Without transforming the phenotype to be normally distributed, the approaches which assume normality of the phenotype (Bartlett’s test, LRTv, LRTmv and DGLM) had inflated type I error rates when faced with real methylation data. Indeed, these approaches essentially became tests of deviations from normality and outlying values, which can have some utility in identifying outliers caused by disease [44]. However, because of these drawbacks these approaches are not useful for assessing variability nor joint mean and variability effects. Normalizing outcome levels can overcome this problem, and give rise to nominally correct type-I error for the joint test. However, this transformation can induce mean or variability effects that were not present prior to the transformation, and thus may lead to erroneous conclusions about which of mean or variability effect (or both) was present [38]. In particular, kurtosis and skew of the untransformed variables (and how these relate to exposure) affect how mean and variability effects are induced by this transformation. The extended Brown-Forsythe test and the JLSsc approach retained correct type I error rates and performed well in comparison to the other approaches in detecting variability and joint effects. These tests were also at least 5 times more computationally efficient than their LRT counterparts.

Over 8000 CpG sites were associated with gender in cord blood methylation, while methylation at 412 CpG sites were associated with gestational age. The majority of these CpG sites were associated with effects of gender and gestational age on mean methylation. However, 240 CpG sites were associated with differences in variability between males and females. JLSsc identified most of the associations in both analyses, except where there was little evidence of a mean/variability effect in the presence of a borderline effect of the other. Although the main aim of this paper was to present and evaluate a method, we did briefly investigate how the 8174 sex-associated CpG sites compared to those identified in previous studies. Replication was high in spite of different tissues and ages at sample collection (37–69%). Like previous studies, we observed some similar enrichments in genomic regions, particularly CpG island shores. However, unlike previous studies, we did not observe any evidence for enrichment for any GO terms. In this particular example, nearly all sites captured by JLSsc are also captured by the mean-based test. However, there is no reason why we should expect this in general, i.e. for other phenotypes and exposures. Even for this example, the variability does indicate something of functional interest-that a small subset of the sites with mean differences also have variability differences. Contrast this with the gestational age example where no variance differences were discovered. Furthermore, of those sites with sex-specific variance, nearly two-thirds had greater variance in females. We applied Gene Ontology enrichment analysis to the differentially variable sites but found no evidence of enrichment after adjusting for multiple tests. The most enriched Gene Ontology terms from this analysis had very little overlap with the most enriched terms for the CpG sites with mean differences. This suggests that the functions of these differential variable CpG sites is likely quite different, however our findings do not support further speculation about the exact nature of these functions.

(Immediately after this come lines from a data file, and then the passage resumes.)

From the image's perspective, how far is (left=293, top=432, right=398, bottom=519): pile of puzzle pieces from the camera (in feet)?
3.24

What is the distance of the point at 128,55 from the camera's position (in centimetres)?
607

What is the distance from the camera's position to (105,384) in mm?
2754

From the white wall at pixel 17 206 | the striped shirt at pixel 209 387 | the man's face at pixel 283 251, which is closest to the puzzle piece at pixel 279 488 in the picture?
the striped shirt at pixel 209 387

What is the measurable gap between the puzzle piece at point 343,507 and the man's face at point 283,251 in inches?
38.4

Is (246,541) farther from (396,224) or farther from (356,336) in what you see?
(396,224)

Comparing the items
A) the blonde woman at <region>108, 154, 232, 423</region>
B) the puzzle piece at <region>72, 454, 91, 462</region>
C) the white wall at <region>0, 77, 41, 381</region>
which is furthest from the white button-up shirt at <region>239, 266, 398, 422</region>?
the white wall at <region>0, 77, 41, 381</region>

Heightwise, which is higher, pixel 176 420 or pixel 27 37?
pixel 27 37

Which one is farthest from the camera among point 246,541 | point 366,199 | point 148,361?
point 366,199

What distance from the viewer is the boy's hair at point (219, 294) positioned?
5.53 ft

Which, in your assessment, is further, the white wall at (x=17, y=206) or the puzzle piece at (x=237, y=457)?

These methods are applicable to any area of medical research where variability and joint effects are of interest (e.g. comparing arms of a randomised controlled trial [4]), although they will be particularly useful for analysing high-dimensional phenotypes where it is not possible to assess the distribution at all markers. For instance, there has been recent interest in using variability tests to attempt to identify gene-environment interactions, as these interactions will often cause heterogeneity in the variance across genotypes [7, 38]. The Brown-Forsythe test has been proposed as a useful test in this scenario [38], although the extended version presented here and elsewhere [14, 15] could be used to assess variability trends across genotypes, which is also of value in assessing assumptions in Mendelian randomization, for example [6]. Furthermore, JLSsc avoids the distributional assumptions made by current methods proposed in the genetics literature [7, 14, 15].

The limitations of this study also warrant consideration. In the simulations and the applied example, we only analysed DNA methylation data, although we fully expect these results to be generalisable to all phenotypes. The application of the approaches to detect CpG sites associated with gestational age also have several limitations, especially with regards to residual confounding. In particular, there are likely to be other important maternal factors involved in gestation period that we have not adjusted for in our analysis. Where gender is the exposure there is unlikely to be residual confounding, but there may be effects of batch or cell count heterogeneity which remain. The ARIES cohort is also not selected at random from the full ALSPAC cohort [31], and as such, the results from this study may not generalise to the full ALSPAC cohort or the general population.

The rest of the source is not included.